Okay.  So that's the rule.  And the text of the rule is pretty darn clear.

Ordinarily, that'd also seem like just a fine rule.  Fourteen hours of deposition is a fairly long time.  Not infinite, to be sure.  You'd certainly like more if you were being sued for millions of dollars.  But a pretty decent amount of time regardless.  Especially for someone terminally ill with mesothelioma.

Now, here, there are not just 30 defendants.  There are over a hundred of them.  So you can see why the defendants might take some umbrage at being hard capped at 14 hours.  Each defendant understandably wants to examine the plaintiff at some length about his or her alleged exposure to the product of the particular defendant at issue.  Because, among other things, that's usually the most vulnerable part of the plaintiff's case.  Sure, s/he has mesothelioma, and it's almost certainly from exposure to asbestos.  But did it come from exposure to my asbestos product?  That's the core issue.

The Court of Appeal says that each defendant was able to depose the plaintiff within the 14-hour period about the individual products at issue "briefly."  I'm sure that's true.  But having done the math, even if the 100-plus defendants didn't depose the plaintiff about anything else (e.g., the common claims and defenses), each defendant would only have 8 minutes -- max -- to depose the plaintiff about exposure to defendant's particular product.

That ain't much.

It'd be different, of course, if the defendants were able to fully question the plaintiff at trial.  But we all know that's not likely to be the case, and that plaintiff probably won't be around at that point.  So the only testimony is going to come from the deposition.

So those eight minutes are pretty darn precious.

Still, the Court of Appeal says that the statute says what it says, and that the Legislature made the call.  Defendant argues that it's got a due process right to examine the plaintiff, but the Court of Appeal says there's not much of a constitutional right to discovery in the first place -- we could (if we wanted) have the parties go directly to trial -- so there's no constitutional bar to doing what the Legislature has done.

Okay.  You can see why the case comes out that way.

To me, though, one of the disturbing parts of this fact pattern is that the plaintiff's lawyer got to depose the plaintiff himself -- at that same deposition -- for over eight hours.  You've got a right, of course, to depose your own client, and if you think your client might well not be around for trial, that's probably a pretty good idea.  You'll want to introduce that testimony at trial.

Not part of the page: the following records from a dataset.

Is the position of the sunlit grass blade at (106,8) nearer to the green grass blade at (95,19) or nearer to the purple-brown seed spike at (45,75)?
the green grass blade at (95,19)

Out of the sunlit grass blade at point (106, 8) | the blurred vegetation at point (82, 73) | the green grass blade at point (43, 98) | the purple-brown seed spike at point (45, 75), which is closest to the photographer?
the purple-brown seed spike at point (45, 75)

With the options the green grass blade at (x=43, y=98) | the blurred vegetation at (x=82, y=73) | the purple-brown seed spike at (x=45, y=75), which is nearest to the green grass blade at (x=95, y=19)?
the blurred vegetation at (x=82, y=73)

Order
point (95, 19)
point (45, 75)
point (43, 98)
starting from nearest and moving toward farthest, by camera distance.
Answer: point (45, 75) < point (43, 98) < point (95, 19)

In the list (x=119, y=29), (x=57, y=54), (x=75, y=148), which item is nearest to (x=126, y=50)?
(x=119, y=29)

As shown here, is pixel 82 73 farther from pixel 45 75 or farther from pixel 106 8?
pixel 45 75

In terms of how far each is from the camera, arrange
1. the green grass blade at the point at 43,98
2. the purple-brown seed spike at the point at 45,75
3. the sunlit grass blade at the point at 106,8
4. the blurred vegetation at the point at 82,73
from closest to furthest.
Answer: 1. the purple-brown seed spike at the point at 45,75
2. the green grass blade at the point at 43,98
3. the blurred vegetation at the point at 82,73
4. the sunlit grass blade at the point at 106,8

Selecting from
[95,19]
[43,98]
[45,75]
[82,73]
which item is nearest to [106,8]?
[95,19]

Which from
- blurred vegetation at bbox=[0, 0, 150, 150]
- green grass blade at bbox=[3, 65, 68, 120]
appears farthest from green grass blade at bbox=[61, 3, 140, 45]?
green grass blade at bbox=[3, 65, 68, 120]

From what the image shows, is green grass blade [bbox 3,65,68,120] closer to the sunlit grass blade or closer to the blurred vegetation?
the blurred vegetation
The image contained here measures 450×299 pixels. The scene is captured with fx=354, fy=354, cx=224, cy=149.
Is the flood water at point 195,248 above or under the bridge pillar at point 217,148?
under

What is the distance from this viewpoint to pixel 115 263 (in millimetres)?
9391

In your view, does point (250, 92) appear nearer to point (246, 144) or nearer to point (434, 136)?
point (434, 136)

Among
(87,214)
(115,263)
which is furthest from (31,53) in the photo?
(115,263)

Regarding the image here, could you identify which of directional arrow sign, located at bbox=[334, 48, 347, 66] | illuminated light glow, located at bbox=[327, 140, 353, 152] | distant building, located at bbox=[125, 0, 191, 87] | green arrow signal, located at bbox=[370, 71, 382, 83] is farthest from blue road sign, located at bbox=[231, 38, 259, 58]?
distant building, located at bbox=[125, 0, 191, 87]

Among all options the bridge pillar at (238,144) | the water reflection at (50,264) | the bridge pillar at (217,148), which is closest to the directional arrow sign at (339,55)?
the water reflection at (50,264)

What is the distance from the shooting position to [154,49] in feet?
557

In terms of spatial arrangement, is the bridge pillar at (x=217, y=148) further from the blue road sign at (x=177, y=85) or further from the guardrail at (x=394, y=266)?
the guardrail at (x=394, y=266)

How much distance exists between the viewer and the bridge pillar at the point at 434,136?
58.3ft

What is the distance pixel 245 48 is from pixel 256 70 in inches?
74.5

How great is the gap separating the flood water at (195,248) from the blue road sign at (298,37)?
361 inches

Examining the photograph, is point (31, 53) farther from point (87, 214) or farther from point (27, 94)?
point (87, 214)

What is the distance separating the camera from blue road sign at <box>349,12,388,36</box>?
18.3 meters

There just seems something fundamentally wrong, however, about having a time-unlimited ability for a plaintiff to depose himself and yet imposing a hard 14-hour cap on the defendants.  I'm not sure that it's a due process problem (though maybe it is).  It just seems unfair and/or unfounded.  I get that we don't want dying victims harassed in a deposition forever during their final days.  But if the plaintiff can -- and wants -- to use his own deposition to advance his own claims for a lengthy period of time, it seems only fair that defendants obtain at least a "fair" amount of time in response.

And I'm not sure that 8 minutes a defendant counts as fair.

The statute says what is says, and to a substantial degree, the Legislature gets to make the call.  But I definitely wouldn't want to be a defendant in this procedural posture.  Particularly with millions of dollars on the line.